Phil Esposito ranks 2nd in franchise history for goals, 4th in franchise history for assists and 3rd in franchise history in points while not even hitting the 700-game mark as a Boston Bruin. Throughout his entire NHL career combined, Phil Esposito scored 717-873-1590 numbers in 1282 games played putting him 10th in the NHL for points and 6th in the league’s history for goals. The Bruins retired his #7 in 1987, creating one of the most infamous moments in Bruins history with the player who is next on this list.

2 – Raymond Bourque (1979 – 2001)

Born in Montreal, Quebec, Canada, Ray Bourque is one of the greatest defensemen to ever play the sport of hockey. Throughout 21 incredible seasons as a member of the Boston Bruins, Bourque amassed 395 goals and 1111 assists for 1506 points. As of the current day, Bourque is the franchise leader in games played (1518), assists, and points.

As mentioned above, Bourque was involved in one of the best moments in Boston Bruins history. As the Bruins were set to raise Phil Esposito’s #7 up into the rafters, Ray Bourque (who took the #7 after Espo’s retirement), skated over to Esposito, took off his #7 sweater and handed it to Esposito. Under the original sweater was Bourque’s new #77 which would later be retired by the Bruins after Bourque’s own career ended.

Out of the 21 seasons in Boston, he was named an All-Star eighteen times and won the James Norris Trophy as the league’s best defensemen five times. He also won the team’s scoring title on five occasions which included four 90-plus-point performances. Bourque was also well-known around the NHL for his blistering accurate shot, winning eight Accuracy Shooting competitions at the NHL All-Star festivities.

While Bourque never won a Stanley Cup in Boston, he did win a Stanley Cup with the Colorado Avalanche in 2001, further cementing himself as one of the greatest ever at his position. He is still the NHL leader for points as a defenceman and was inducted into the Hockey Hall-of-Fame in 2004.

* [SUPPLIED INFORMATION]

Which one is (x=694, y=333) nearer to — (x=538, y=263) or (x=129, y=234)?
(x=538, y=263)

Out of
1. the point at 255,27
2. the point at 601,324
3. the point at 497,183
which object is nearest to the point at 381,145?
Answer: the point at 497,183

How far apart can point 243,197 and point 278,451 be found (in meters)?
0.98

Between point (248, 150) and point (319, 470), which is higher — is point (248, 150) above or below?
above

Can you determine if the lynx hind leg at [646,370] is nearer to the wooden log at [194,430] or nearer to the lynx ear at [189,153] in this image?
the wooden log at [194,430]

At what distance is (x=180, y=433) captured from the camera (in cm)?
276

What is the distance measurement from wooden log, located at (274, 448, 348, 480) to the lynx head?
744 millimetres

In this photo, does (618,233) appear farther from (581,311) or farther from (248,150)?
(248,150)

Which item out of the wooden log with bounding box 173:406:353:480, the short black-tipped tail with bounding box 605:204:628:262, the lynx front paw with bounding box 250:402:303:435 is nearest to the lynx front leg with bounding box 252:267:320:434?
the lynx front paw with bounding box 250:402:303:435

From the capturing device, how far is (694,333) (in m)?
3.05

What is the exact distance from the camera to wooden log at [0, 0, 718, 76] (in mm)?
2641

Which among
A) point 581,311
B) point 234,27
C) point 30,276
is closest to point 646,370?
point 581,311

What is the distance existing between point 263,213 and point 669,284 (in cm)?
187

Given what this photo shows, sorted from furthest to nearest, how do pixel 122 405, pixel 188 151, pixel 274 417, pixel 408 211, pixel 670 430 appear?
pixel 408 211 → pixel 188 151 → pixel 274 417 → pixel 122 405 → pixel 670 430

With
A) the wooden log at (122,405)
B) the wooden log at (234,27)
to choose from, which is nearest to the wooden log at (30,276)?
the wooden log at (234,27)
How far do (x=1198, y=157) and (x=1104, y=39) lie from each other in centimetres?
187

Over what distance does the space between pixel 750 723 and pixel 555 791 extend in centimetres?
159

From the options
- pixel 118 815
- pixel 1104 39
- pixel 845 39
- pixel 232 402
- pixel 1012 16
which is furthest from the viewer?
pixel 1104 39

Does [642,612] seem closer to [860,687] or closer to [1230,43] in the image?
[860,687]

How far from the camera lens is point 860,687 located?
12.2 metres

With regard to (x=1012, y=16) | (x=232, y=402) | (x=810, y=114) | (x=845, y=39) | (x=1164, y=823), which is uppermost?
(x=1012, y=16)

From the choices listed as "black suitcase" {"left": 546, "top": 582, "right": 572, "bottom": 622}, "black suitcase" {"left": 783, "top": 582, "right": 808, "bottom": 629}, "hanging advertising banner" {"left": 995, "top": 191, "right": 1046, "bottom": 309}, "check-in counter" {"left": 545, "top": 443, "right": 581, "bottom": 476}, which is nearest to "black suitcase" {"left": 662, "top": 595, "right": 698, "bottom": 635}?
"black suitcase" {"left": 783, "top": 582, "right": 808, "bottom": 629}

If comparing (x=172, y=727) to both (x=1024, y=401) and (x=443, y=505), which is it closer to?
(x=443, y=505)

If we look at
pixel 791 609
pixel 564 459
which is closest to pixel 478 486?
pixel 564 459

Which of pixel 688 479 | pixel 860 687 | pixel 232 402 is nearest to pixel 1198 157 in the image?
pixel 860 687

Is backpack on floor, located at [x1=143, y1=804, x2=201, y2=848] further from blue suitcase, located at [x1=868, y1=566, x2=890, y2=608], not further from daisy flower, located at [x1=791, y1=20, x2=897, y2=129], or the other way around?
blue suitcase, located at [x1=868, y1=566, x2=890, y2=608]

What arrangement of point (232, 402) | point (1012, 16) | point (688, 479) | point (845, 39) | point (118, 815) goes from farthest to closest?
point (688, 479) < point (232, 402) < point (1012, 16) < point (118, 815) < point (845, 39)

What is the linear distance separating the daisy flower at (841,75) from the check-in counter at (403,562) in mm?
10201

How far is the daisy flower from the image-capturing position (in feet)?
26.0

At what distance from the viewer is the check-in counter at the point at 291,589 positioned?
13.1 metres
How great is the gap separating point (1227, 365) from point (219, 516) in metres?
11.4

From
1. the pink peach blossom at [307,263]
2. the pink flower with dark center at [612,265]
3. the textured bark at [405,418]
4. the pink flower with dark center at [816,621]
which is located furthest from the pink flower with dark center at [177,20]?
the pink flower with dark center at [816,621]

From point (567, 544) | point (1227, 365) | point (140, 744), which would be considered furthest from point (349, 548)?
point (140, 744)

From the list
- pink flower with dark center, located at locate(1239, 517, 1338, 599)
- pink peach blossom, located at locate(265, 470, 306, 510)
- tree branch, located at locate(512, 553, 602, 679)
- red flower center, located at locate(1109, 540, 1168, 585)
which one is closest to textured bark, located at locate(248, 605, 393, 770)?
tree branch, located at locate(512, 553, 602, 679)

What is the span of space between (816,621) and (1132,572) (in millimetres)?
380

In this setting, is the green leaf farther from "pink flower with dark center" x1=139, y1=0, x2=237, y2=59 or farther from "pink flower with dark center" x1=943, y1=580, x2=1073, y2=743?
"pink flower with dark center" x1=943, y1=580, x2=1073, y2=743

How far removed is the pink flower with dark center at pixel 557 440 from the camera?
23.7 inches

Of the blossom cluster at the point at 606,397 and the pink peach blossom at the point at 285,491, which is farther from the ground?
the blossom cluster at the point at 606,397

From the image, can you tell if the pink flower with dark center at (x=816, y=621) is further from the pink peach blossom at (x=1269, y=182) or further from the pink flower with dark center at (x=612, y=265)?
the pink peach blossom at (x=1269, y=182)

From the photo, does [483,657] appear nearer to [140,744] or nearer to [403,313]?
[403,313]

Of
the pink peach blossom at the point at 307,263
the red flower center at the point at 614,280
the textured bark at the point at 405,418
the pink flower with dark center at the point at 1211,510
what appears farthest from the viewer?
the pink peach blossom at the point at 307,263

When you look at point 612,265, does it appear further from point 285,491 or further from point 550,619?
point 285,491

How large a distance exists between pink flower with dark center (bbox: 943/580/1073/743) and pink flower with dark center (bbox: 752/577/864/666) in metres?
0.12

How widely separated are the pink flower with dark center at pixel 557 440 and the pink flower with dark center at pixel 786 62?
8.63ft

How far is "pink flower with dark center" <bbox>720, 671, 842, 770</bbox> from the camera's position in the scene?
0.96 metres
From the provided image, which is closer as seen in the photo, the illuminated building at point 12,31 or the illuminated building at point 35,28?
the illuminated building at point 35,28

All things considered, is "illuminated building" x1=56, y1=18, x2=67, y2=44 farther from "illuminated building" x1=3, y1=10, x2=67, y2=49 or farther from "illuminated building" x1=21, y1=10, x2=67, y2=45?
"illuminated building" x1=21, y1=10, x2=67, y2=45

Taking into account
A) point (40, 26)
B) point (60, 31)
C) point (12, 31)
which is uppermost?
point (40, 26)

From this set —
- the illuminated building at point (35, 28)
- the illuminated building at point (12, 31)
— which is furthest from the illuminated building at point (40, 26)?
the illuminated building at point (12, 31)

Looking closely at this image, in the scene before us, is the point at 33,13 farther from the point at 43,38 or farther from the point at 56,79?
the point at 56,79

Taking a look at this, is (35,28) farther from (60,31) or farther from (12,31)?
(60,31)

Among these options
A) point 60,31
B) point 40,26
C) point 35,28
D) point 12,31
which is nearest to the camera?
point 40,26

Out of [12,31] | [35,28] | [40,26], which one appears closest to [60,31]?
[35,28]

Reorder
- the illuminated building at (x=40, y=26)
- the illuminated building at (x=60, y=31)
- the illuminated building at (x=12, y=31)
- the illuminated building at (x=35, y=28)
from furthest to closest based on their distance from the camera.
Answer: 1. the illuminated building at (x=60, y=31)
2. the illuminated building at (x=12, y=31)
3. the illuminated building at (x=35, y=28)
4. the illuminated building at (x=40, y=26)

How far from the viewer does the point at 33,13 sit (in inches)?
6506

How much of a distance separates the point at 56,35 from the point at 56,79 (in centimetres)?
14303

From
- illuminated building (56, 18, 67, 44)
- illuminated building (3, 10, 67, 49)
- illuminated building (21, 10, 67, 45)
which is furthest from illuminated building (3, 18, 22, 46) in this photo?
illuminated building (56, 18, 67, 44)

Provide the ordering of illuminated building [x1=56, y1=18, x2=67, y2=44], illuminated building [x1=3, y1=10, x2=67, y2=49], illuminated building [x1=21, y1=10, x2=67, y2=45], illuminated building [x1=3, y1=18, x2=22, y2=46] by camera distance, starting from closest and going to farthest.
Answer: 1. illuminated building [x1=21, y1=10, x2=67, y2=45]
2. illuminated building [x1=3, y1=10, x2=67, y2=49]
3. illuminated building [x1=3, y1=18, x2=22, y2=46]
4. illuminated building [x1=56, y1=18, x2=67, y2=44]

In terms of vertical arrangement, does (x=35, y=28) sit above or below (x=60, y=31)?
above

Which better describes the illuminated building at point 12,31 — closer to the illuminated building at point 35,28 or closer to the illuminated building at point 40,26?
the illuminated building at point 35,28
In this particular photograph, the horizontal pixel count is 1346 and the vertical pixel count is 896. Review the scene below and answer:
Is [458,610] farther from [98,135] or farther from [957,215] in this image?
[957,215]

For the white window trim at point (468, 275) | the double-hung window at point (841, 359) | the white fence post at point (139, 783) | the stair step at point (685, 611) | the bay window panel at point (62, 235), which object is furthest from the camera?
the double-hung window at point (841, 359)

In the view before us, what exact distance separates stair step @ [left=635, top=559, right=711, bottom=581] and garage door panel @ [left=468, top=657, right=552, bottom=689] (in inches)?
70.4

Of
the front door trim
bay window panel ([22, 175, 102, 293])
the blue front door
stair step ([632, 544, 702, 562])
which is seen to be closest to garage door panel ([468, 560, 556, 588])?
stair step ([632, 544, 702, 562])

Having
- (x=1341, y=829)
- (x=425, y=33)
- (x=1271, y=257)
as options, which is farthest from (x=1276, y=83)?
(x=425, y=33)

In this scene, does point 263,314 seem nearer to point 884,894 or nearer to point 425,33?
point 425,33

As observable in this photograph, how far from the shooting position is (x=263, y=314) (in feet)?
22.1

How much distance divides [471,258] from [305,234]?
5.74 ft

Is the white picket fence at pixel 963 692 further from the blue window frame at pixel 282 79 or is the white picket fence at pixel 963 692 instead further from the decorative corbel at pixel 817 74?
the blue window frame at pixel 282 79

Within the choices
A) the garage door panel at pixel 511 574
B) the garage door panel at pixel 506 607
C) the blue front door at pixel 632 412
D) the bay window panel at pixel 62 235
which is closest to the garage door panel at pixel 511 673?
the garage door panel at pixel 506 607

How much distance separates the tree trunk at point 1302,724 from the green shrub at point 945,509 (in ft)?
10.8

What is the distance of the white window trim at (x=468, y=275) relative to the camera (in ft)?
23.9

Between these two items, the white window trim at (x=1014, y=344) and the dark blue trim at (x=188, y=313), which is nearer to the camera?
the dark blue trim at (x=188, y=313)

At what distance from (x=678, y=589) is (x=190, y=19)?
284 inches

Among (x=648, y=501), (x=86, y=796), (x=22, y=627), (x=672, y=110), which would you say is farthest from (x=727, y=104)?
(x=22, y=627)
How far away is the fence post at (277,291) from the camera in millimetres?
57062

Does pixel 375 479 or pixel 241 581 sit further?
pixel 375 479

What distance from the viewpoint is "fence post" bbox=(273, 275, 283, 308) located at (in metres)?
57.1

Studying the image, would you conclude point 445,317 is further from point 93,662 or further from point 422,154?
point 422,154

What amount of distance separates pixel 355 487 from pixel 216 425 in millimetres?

* [DIRECTIVE] Carry on the countdown of Boston Bruins greats from its final sentence.

* [ANSWER TO THIS EXERCISE]
1 – Bobby Orr (1966 – 1979)

If you ask anyone to name one legend of the Boston Bruins, 99% of the time they will respond with “Bobby Orr”. Born in Parry Sound, Ontario, Bobby Orr is the greatest Boston Bruin player ever – let alone players born in Canada. While his career was unfortunately cut short due to injuries, his time with the Boston Bruins proved him to be one of the best players the NHL has ever seen.

In 631 regular-season games for the Boston Bruins, Bobby Orr scored 264 goals and 624 assists for 888 points. In only those ten seasons, he won eight straight James Norris trophies as the league’s best defenceman, three Hart trophies, two Art Ross trophies making him the only blueliner to ever win a scoring title, two Conn Smythe trophies as the Most Valuable Player of the playoffs in Boston’s 1970 and 1972 Stanley Cup wins. In addition, Orr was named as an All-Star nine times and was the first NHL player to not only reach 100 assists in a single season but was also the first NHL player to record six-consecutive 100-point campaigns – a feat he accomplished between 1969-70 and 1974-75.

Bobby Orr is also extremely well-known for his infamous “Flying Goal” in Game Four of the Stanley Cup Finals against the St. Louis Blues. The photo of Bobby flying through the air after scoring the game-winning goal that won the Bruins the Stanley Cup in 1970 is synonymous with Boston Bruins culture and every Bruin fan around the globe is proud he was a member of the Boston Bruins.

Bobby-Orr-Boston-Bruins-flying-goal-Stanley-Cup-1970-1040x572

PHOTO CREDITS: (Ray Lussier/Boston Herald American via AP)

Bobby Orr changed the game of hockey forever. The way he controlled the game with such finesse, skill, and talent as a defenceman was never seen before and has never been replicated to that degree even now. A true athlete that altered the sport of hockey for the better and is truly in the conversation as one of the best hockey players in the history of the National Hockey League.

And with that, the Top Ten Greatest Canadian Boston Bruins of All-Time is now complete. Do you agree with my list? I’d love to hear your thoughts via my Twitter (@tkdmaxbjj). On behalf of the Black n Gold Hockey Podcast crew, Happy Canada Day to all my fellow Canadians!

Information and Statistics courtesy of hockey-reference.com, hhof.com, eliteprospects.com, quanthockey.com, and nhl.com.

Check out the new Black N’ Gold Hockey Podcast episode 184 that we recorded below on 6-28-20! You can find our show on many worldwide platforms such as Apple Podcasts, Google Podcasts, iHeart Radio, Spotify, SoundCloud, and Stitcher!

Please subscribe to our new Black N’ Gold Hockey YouTube channel! We’d really appreciate the continued support. Click HERE for exciting Black N’ Gold online content!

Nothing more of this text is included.